A powered system traveling along a route, such as a train traveling along a railway, for example, will typically need to slow down and stop at some upcoming stop point. For example, a train may be traveling in a first block section of a railway which features a yellow signal, and subsequently into a second block section of the railway which features a red signal, in which the train must stop. Thus, the operator of the train needs to know when to begin activating a braking system of the train and/or at what level to activate the braking system, such that the train slows and stops at the red signal in the second block section.
Conventional systems have been proposed to assist the operator in slowing and stopping a train prior to a stop point. These conventional systems typically utilize braking tables, which may illustrate a projected speed of the train over a projected time or distance leading up to the stop point. Thus, based on the braking tables, the operator can selectively activate the braking system such that the actual speed of the train tracks the projected speed, until the train stops at the stop point. However, use of these conventional braking tables has several shortcomings.

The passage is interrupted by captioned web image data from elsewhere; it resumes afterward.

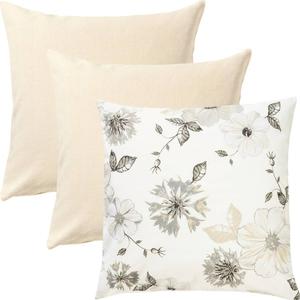 Наволочка Erwin Müller 3er-Pack 208814, кремово-белый - 50 х 50 см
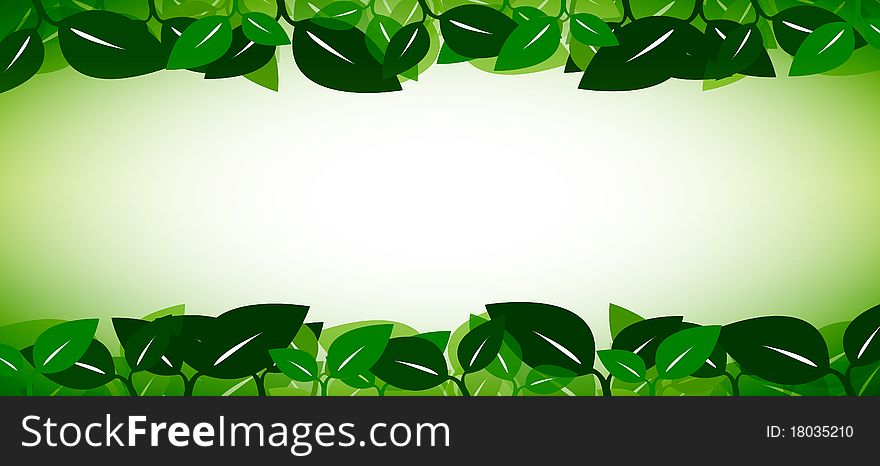 Ecology Banner with place for your text. Ecology Banner with place for your text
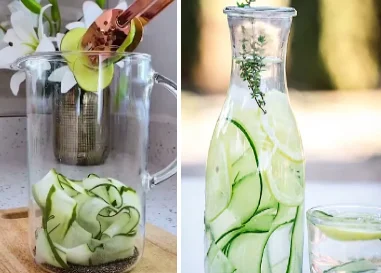 Cucumber infused water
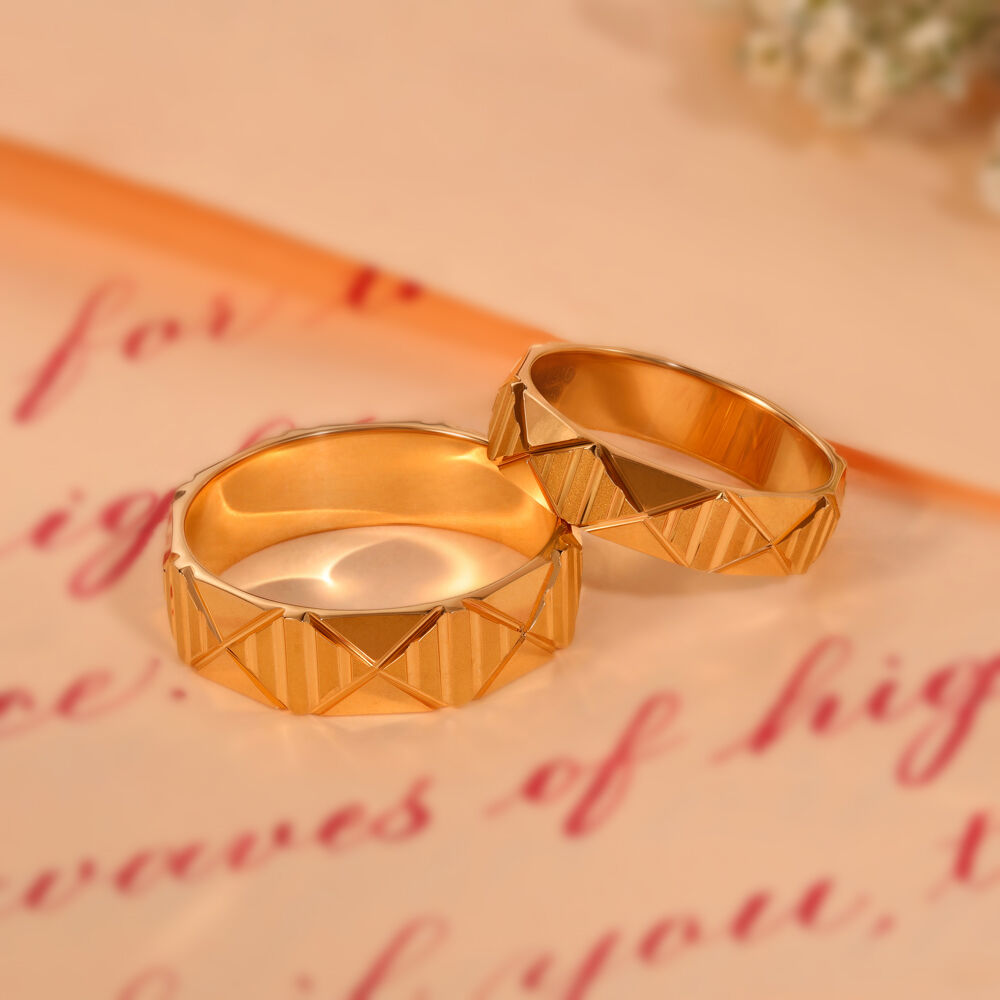 18k gold jewelry couple rings love| Alibaba.com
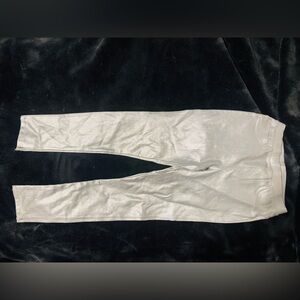 Zara Metallic Silver Shine Skirt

Some conventional braking tables do not consider the actual train parameters, which may significantly impact its braking performance, such as mass, for example. Instead, the conventional braking tables presume conservative parameters of a hypothetical train, such as a maximum mass, in order to maintain a conservative speed projection. The conventional braking tables may presume other conservative factors which minimize braking performance, and maintain the conservative speed projection, such as a maximum length of the train, a wet weather condition, and/or minimal rail braking adhesion, for example. Although these conventional braking tables presume conservative factors in order to ensure that the train does not pass the stop point, the actual train parameters may provide a far greater braking performance, which would allow the train to delay braking for a later time/distance, and thus improve its overall efficiency. Although other conventional braking tables have been proposed which attempt to consider the actual train parameters, these braking tables merely consider estimates of the actual train parameters, which may have large magnitudes of error. Since the braking curve is only as accurate as the accuracy of the inputted train parameters, these conventional braking tables may convey inaccurate information to the train operator.
Accordingly, there is a need in the industry to optimize these braking tables, such that they are not overly conservative and thus not causing the train to commence braking at a premature time or distance, to thereby improve the operating efficiency of the train. Additionally, there is a need to optimize the braking tables, such that the actual train parameters used to determine the braking tables are verified, and thus the braking table accurately reflects the actual braking capability of the train.